Ben you ruined it for me ...


----------



## bigheavyq (Feb 26, 2006)

what is black when you buy it
red when you use it 
and grey when you throw it away


----------



## Semper Fidelis (Feb 26, 2006)

> _Originally posted by bigheavyq_
> what is black when you buy it
> red when you use it
> and grey when you throw it away


Charcoal.


----------



## Semper Fidelis (Feb 26, 2006)

I'm there in darkness, but not alight
Can be seen in daytime, but missing at night
I'm there in the shadows, but not in sight.


----------



## satz (Feb 27, 2006)

> _Originally posted by SemperFideles_
> I'm there in darkness, but not alight
> Can be seen in daytime, but missing at night
> I'm there in the shadows, but not in sight.



Is it the letter 'a'?


----------



## Semper Fidelis (Feb 27, 2006)

Good job Mark. Also the letter d.


----------



## Semper Fidelis (Feb 27, 2006)

Mom, Dad, and 2 kids have come to a river, and they find a boat. It is small and can only carry one adult or 2 kids at a time. Both kids are good rowers, but how can the whole family reach the other side of the river?


----------



## fivepointcalvinist (Apr 8, 2006)

i think this may work but its a long answer:

child 1 and 2 row across first
child 1 rows back to mom and dad
mom rows across
child 2 rows back to dad and child 1
child 1 and 2 row across
child 1 rows back to dad
dad rows across
child 2 rows back to child 1
child 1 and 2 row across to mom and dad

??


----------



## bigheavyq (Apr 9, 2006)

a man lives on the 50th floor in NYC. In the morning, he gets up and takes the elevator from the 50th floor to the 1st and goes to work. When he comes home, he takes the elevator to the 35th floor and climbs the last 15 floors. 

why?


----------



## srhoades (Apr 9, 2006)

> _Originally posted by bigheavyq_
> a man lives on the 50th floor in NYC. In the morning, he gets up and takes the elevator from the 50th floor to the 1st and goes to work. When he comes home, he takes the elevator to the 35th floor and climbs the last 15 floors.
> 
> why?



I think I remember this one although it is a little obscure. The man is a little person (for the politically corect) and can only reach the elevator button to the 35th floor. 
Although if he is that simple minded to not take something with him to push the higher button, I be curious to know how he got such a good paying job to afford an apartment in a NY skyrise apartment complex.

[Edited on 4-9-2006 by srhoades]


----------



## turmeric (Apr 9, 2006)

It's a HUD apartment!


----------



## Semper Fidelis (Apr 10, 2006)

> _Originally posted by fivepointcalvinist_
> i think this may work but its a long answer:
> 
> child 1 and 2 row across first
> ...


Good job!


----------



## bigheavyq (Apr 10, 2006)

yes its's a midget


----------



## fivepointcalvinist (Apr 10, 2006)

> _Originally posted by SemperFideles_
> 
> 
> > _Originally posted by fivepointcalvinist_
> ...


----------

* **MATERIAL PROVIDED**:
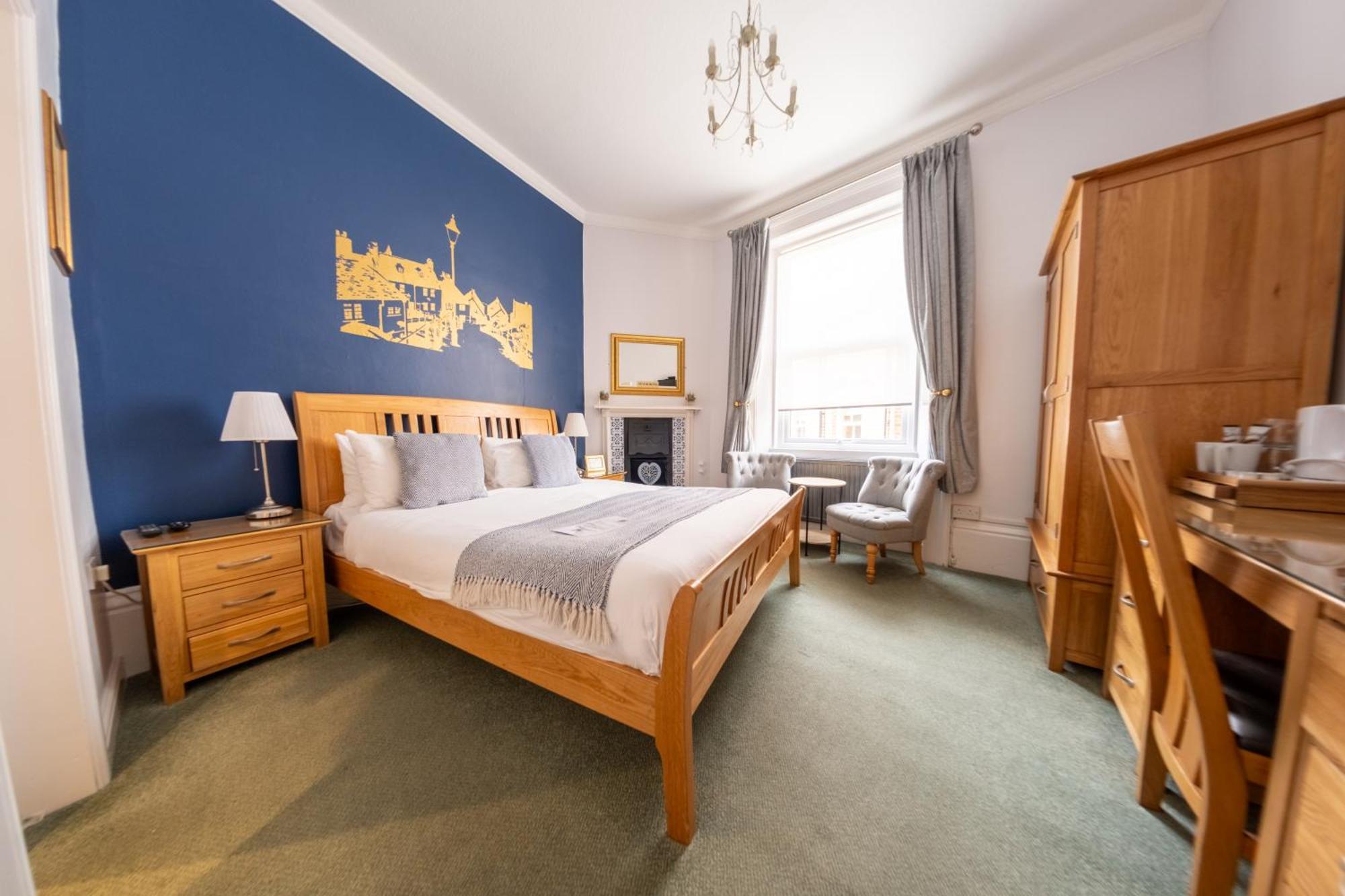 Number 7 Guest House Вітбі Екстер'єр фото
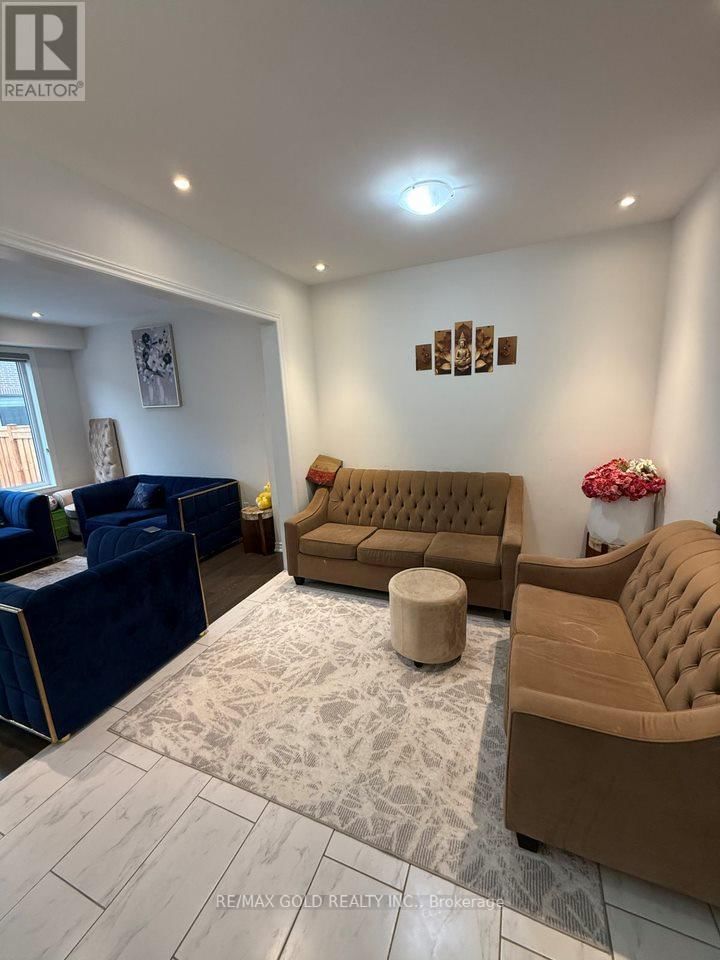 55 CALABRIA DRIVE Image 17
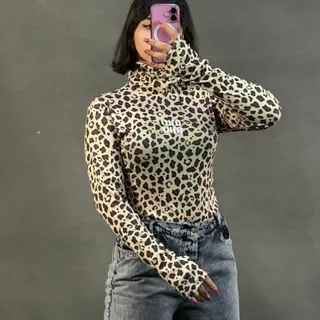 بادی یقه اسکی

* **WORK REQUEST**:
Edit the stretch of the riddle thread from "## srhoades (Apr" through "skyrise apartment complex." so that "lift button" takes the place of "elevator button", and give that stretch again.

* **ANSWER SPACE**:
## srhoades (Apr 9, 2006)

> _Originally posted by bigheavyq_
> a man lives on the 50th floor in NYC. In the morning, he gets up and takes the elevator from the 50th floor to the 1st and goes to work. When he comes home, he takes the elevator to the 35th floor and climbs the last 15 floors.
> 
> why?



I think I remember this one although it is a little obscure. The man is a little person (for the politically corect) and can only reach the lift button to the 35th floor. 
Although if he is that simple minded to not take something with him to push the higher button, I be curious to know how he got such a good paying job to afford an apartment in a NY skyrise apartment complex.